He looked at the shape of pale blue silk huddled against the black of his clothes—he bent down to her—he said, his voice low, "Dagny . . . the things I said to you that morning in Ellis Wyatt's house . . . I think I was lying to myself."

"I know it."

Through a gray drizzle of rain, the calendar above the roofs said: September 3, and a clock on another tower said: 10:40, as Rearden rode back to the Wayne-Falkland Hotel. The cab's radio was spitting out shrilly the sounds of a panic-tinged voice announcing the crash of d'Anconia Copper.

Rearden leaned wearily against the seat: the disaster seemed to be no more than a stale news story read long ago. He felt nothing, except an uncomfortable sense of impropriety at finding himself out in the morning streets, dressed in evening clothes. He felt no desire to return from the world he had left to the world he saw drizzling past the windows of the taxi.

He turned the key in the door of his hotel suite, hoping to get back to a desk as fast as possible and have to see nothing around him.

They hit his consciousness together: the breakfast table—the door to his bedroom., open upon the sight of a bed that had been slept in—and Lillian's voice saying, "Good morning, Henry."

She sat in an armchair, wearing the suit she had worn yesterday, without the jacket or hat; her white blouse looked smugly crisp. There were remnants of a breakfast on the table. She was smoking a cigarette, with the air and pose of a long, patient vigil.

As he stood still, she took the time to cross her legs and settle down more comfortably, then asked, "Aren't you going to say anything, Henry?"

He stood like a man in military uniform at some official proceedings where emotions could not be permitted to exist. "It is for you to speak."

"Aren't you going to try to justify yourself?"

"No."

"Aren't you going to start begging my forgiveness?"

"There is no reason why you should forgive me. There is nothing for me to add. You know the truth. Now it is up to you."

She chuckled, stretching, rubbing her shoulder blades against the chair's back. "Didn't you expect to be caught, sooner or later?" she asked. "If a man like you stays pure as a monk for over a year, didn't you think that I might begin to suspect the reason? It's funny, though, that that famous brain of yours didn't prevent you from getting caught as simply as this." She waved at the room, at the breakfast table. "I felt certain that you weren't going to return here, last night. And it wasn't difficult or expensive at all to find out from a hotel employee, this morning, that you haven't spent a night in these rooms in the past year."

He said nothing.

"The man of stainless steel!" She laughed. "The man of achievement and honor who's so much better than the rest of us! Does she dance in the chorus or is she a manicurist in an exclusive barber shop patronized by millionaires?"

He remained silent.

"Who is she, Henry?"

"I won't answer that."

"I want to know."

"You're not going to."

"Don't you think it's ridiculous, your playing the part of a gentleman who's protecting the lady's name—or of any sort of gentleman, from now on? Who is she?"

"I said I won't answer."

She shrugged. "I suppose it makes no difference. There's only one standard type for the one standard purpose. I've always known that under that ascetic look of yours you were a plain, crude sensualist who sought nothing from a woman except an animal satisfaction which I pride myself on not having given you. I knew that your vaunted sense of honor would collapse some day and you would be drawn to the lowest, cheapest type of female, just like any other cheating husband."
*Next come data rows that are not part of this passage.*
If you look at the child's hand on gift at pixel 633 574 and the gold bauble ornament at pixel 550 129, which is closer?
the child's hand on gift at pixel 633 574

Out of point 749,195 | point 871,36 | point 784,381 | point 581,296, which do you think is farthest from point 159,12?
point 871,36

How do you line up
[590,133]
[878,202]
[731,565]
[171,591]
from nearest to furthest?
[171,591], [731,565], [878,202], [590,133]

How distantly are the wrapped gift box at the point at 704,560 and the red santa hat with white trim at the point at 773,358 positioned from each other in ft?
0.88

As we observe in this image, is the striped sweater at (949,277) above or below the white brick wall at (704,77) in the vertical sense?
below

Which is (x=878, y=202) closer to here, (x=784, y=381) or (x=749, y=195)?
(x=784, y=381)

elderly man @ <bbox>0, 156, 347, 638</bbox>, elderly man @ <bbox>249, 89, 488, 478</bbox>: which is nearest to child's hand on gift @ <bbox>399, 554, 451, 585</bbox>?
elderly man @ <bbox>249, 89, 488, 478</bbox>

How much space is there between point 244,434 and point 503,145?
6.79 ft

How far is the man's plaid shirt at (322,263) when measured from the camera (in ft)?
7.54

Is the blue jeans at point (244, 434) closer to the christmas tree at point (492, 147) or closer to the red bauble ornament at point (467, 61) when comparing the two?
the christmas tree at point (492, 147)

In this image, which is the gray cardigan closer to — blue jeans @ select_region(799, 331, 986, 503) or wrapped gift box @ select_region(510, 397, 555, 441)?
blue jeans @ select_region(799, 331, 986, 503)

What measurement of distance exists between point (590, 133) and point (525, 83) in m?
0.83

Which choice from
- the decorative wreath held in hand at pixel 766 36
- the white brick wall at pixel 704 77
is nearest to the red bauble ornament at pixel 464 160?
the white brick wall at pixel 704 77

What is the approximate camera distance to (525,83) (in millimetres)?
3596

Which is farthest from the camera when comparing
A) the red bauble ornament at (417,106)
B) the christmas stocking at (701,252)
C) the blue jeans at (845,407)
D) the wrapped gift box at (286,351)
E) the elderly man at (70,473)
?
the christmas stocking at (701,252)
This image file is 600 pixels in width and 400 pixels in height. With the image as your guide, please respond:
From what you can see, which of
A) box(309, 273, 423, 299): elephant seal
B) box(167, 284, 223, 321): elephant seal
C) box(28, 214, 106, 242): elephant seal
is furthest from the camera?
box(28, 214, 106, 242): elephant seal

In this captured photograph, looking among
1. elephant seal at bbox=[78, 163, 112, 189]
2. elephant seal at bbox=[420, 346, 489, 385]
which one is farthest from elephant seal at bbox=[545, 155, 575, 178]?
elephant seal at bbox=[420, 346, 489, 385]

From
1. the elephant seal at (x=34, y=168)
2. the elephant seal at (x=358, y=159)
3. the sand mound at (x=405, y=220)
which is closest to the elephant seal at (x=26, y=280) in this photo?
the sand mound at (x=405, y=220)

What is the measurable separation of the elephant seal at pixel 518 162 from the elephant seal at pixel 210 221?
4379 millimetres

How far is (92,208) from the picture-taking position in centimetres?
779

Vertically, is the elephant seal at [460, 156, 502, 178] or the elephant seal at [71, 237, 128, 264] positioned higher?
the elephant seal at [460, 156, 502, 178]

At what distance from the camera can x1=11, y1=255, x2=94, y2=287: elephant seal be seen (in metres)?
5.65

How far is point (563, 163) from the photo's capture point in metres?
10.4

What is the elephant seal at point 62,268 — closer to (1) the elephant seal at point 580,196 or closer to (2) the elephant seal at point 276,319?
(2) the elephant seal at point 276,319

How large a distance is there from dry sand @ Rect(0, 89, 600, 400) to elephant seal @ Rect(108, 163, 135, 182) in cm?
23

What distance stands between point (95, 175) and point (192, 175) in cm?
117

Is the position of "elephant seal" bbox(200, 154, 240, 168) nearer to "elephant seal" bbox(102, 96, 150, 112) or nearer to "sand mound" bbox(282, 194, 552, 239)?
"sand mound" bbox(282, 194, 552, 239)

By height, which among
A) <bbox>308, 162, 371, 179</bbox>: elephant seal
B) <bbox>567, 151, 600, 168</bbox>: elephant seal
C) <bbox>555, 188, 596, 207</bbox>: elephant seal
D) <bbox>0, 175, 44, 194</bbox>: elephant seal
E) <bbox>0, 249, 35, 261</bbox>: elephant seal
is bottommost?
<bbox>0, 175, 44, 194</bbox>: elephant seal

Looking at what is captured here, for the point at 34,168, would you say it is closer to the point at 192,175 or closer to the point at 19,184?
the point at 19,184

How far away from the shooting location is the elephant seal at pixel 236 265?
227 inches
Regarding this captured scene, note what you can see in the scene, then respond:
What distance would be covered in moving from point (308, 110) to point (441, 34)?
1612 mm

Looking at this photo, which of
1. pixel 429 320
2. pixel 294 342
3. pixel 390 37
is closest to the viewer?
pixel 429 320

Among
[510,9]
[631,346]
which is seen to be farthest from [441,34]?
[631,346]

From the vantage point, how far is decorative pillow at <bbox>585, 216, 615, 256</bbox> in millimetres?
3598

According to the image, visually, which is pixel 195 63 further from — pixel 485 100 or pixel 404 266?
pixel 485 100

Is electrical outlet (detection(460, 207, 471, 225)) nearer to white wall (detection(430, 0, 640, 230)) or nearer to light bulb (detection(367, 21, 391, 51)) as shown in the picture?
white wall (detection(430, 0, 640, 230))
She chuckled. "That great admirer of yours, Miss Dagny Taggart, was furious at me for the mere hint of a suggestion that her hero wasn't as pure as his stainless, non-corrosive rail. And she was naive enough to imagine that I could suspect her of being the type men find attractive for a relationship in which what they seek is most notoriously not brains. I knew your real nature and inclinations. Didn't I?" He said nothing. "Do you know what [ think of you now?"

"You have the right to condemn me in any way you wish."

She laughed. "The great man who was so contemptuous—in business—of weaklings who trimmed corners or fell by the wayside, because they couldn't match his strength of character and steadfastness of purpose! How do you feel about it now?"

"My feelings need not concern you. You have the right to decide what you wish me to do. I will agree to any demand you make, except one: don't ask me to give it up."